To do: Rewrite the lines of each item below as a numbered list, leaving out any blank lines.

Material for this task:
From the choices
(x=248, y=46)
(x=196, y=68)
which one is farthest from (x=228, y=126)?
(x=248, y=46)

Finished exercise:
1. From the choices
2. (x=248, y=46)
3. (x=196, y=68)
4. which one is farthest from (x=228, y=126)?
5. (x=248, y=46)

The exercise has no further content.